Session 1328: Ageing and Care in the Middle Ages, II: Caring for Older Adults - Networks, Places, and People

Wednesday 5 July 2023, 16.30-18.00

Sponsor:Universitetet i Bergen
Organisers:Laura Cayrol Bernardo, Universidad de Oviedo
Ninon Dubourg, Laboratoire Identités Cultures et Territoires (ICT), Université Diderot Paris 7
Moderator/Chair:Mireia Comas, Departament d'Història i Arqueologia, Universitat de Barcelona
Paper 1328-aAgeing in Liège: Networks of Institutional Care on a City Scale
(Language: English)
Ninon Dubourg, Laboratoire Identités Cultures et Territoires (ICT), Université Diderot Paris 7
Index terms: Monasticism, Religious Life, Social History
Paper 1328-b'Mayntayn thi housolde': Bodily Upkeep and Material Conservation in John Lydgate's The Dietary
(Language: English)
Amy Danielle Juarez, Department of English Literature, University of California, Riverside
Index terms: Art History - General, Language and Literature - Middle English, Medicine
Paper 1328-cCaregivers, Charity, or Cash?: Making Ends Meet during One's Final Years
(Language: English)
Jaco Zuijderduijn, Institute for History, Universiteit Leiden
Index terms: Daily Life, Economics - General, Social History
Abstract

These sessions explore questions related to ageing and care throughout the Western Middle Ages. Their goal is to analyze various approaches to care and healing in regards to ageing or age-related conditions that took place within and beyond the domestic sphere.

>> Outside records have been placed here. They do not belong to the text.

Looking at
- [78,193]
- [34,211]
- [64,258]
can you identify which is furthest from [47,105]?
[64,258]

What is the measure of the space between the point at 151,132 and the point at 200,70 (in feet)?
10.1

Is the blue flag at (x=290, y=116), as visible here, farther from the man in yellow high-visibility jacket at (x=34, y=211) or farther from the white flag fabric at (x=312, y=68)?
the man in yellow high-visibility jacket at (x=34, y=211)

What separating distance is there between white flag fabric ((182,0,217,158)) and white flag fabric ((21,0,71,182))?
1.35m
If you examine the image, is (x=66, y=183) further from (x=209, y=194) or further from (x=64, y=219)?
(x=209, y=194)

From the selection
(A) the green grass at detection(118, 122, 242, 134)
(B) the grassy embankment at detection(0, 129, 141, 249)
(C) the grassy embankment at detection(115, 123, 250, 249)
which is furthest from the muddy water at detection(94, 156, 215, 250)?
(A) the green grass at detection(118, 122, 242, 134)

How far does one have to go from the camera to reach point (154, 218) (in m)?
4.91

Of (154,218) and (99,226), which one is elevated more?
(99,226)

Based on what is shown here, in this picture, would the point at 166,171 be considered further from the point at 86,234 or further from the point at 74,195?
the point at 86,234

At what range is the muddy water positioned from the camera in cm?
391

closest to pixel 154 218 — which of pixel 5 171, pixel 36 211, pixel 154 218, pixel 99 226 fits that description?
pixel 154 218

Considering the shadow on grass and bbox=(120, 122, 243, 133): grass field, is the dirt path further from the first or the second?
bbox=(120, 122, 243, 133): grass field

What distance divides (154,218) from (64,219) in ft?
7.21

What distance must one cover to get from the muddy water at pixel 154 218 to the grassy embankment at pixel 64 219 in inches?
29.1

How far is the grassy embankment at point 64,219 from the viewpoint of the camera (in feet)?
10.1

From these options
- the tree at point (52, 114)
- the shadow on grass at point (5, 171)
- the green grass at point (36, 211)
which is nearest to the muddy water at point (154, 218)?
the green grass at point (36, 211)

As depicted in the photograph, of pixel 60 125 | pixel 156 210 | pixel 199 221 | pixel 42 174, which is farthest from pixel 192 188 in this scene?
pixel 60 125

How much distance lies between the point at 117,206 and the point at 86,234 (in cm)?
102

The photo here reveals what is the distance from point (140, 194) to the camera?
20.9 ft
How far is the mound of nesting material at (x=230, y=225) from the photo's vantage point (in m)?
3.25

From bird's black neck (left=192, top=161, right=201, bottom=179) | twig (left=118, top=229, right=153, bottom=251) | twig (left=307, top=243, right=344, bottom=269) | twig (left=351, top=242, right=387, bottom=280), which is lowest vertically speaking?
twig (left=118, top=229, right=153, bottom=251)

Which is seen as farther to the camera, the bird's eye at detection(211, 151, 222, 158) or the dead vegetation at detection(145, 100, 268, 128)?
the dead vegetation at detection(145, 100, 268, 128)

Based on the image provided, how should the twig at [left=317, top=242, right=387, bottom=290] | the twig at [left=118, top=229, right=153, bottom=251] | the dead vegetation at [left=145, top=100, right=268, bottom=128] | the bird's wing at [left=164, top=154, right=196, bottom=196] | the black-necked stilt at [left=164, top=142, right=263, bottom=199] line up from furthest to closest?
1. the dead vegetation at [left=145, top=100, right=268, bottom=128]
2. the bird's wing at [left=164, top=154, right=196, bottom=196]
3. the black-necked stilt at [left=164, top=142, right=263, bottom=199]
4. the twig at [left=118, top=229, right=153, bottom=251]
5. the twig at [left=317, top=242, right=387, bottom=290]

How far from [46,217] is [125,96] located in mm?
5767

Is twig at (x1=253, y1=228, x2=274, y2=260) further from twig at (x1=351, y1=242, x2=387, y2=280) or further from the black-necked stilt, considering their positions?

To do this, the ways in which care of older adults was conditioned by gender, class, and ability will be taken into account. By approaching this topic from a cross-disciplinary perspective, we aim to reveal the nuances and contradictions of past categories of senescence, setting cultural repertoire against documented lived experience and looking at topics that are still under-communicated. Part 1 will focus on cultural narratives of care in the contexts of ageing and illness; part 2 will address systems and networks set up to channel caring resources in older age.